+++ Input +++
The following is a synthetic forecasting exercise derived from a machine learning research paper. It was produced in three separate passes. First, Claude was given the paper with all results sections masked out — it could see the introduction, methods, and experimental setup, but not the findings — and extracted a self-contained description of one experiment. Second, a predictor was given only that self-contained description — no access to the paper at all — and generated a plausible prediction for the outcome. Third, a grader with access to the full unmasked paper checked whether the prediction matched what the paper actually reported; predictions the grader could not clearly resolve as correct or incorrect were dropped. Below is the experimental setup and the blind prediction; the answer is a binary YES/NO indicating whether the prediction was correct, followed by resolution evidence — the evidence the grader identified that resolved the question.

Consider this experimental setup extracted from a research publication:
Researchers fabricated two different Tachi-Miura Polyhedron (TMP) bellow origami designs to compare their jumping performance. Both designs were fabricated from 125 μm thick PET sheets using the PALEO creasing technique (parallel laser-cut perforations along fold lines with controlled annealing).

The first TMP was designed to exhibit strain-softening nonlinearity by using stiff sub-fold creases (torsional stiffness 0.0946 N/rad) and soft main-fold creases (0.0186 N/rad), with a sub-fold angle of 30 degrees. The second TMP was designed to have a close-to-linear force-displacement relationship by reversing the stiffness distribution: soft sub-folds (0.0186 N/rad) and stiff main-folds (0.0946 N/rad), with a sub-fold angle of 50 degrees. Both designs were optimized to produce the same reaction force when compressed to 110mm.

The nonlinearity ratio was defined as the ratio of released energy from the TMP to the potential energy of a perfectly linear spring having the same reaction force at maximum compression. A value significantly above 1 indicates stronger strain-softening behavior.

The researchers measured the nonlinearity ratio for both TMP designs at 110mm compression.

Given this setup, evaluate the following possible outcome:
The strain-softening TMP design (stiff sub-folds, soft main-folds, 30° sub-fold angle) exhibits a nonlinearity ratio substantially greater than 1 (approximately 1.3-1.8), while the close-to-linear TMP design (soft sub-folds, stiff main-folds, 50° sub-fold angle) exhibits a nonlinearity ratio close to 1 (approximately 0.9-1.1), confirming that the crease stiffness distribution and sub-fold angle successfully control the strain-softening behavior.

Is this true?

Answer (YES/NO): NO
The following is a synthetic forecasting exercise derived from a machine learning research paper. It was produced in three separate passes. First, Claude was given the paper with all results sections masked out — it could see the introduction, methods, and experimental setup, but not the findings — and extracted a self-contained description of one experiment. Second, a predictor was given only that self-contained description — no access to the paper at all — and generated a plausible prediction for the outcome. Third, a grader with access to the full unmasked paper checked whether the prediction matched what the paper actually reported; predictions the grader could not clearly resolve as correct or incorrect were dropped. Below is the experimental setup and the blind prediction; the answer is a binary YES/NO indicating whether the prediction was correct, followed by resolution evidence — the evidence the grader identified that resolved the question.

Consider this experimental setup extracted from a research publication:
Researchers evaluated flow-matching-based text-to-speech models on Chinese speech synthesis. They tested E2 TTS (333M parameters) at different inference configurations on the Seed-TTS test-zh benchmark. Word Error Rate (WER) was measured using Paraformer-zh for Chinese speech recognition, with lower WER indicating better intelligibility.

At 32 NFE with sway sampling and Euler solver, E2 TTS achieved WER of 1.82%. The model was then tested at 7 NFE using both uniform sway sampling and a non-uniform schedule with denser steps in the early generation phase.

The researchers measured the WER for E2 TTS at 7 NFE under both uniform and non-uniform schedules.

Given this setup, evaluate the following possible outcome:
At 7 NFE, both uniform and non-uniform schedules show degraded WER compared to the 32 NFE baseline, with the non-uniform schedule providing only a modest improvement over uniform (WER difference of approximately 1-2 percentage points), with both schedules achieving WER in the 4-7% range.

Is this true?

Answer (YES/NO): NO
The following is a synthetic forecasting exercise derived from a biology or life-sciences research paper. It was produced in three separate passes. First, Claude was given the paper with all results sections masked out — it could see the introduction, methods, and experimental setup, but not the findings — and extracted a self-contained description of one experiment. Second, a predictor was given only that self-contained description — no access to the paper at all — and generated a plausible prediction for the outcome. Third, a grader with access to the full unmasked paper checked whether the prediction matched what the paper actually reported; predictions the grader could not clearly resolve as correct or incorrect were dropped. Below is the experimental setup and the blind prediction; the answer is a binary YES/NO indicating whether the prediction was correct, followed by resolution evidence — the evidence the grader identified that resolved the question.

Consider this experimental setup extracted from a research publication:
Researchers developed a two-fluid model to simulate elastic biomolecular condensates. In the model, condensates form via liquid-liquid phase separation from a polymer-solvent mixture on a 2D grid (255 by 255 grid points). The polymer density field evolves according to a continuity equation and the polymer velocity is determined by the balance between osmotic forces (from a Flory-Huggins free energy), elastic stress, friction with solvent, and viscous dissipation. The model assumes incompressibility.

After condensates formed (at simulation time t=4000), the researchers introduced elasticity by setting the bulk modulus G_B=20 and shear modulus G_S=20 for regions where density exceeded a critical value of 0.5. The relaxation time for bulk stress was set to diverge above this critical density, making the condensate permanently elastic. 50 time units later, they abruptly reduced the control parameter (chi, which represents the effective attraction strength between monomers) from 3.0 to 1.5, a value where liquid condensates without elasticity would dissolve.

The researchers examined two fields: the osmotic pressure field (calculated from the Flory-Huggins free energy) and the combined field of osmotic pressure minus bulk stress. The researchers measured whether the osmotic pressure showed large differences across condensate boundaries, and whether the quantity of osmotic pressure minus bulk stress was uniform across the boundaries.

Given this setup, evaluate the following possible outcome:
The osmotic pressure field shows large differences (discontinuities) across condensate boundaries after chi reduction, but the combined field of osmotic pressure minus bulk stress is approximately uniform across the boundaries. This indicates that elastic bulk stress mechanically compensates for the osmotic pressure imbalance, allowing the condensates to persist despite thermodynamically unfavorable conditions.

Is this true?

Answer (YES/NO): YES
+++
Return all lines above that mention the word "same".

The first TMP was designed to exhibit strain-softening nonlinearity by using stiff sub-fold creases (torsional stiffness 0.0946 N/rad) and soft main-fold creases (0.0186 N/rad), with a sub-fold angle of 30 degrees. The second TMP was designed to have a close-to-linear force-displacement relationship by reversing the stiffness distribution: soft sub-folds (0.0186 N/rad) and stiff main-folds (0.0946 N/rad), with a sub-fold angle of 50 degrees. Both designs were optimized to produce the same reaction force when compressed to 110mm.
The nonlinearity ratio was defined as the ratio of released energy from the TMP to the potential energy of a perfectly linear spring having the same reaction force at maximum compression. A value significantly above 1 indicates stronger strain-softening behavior.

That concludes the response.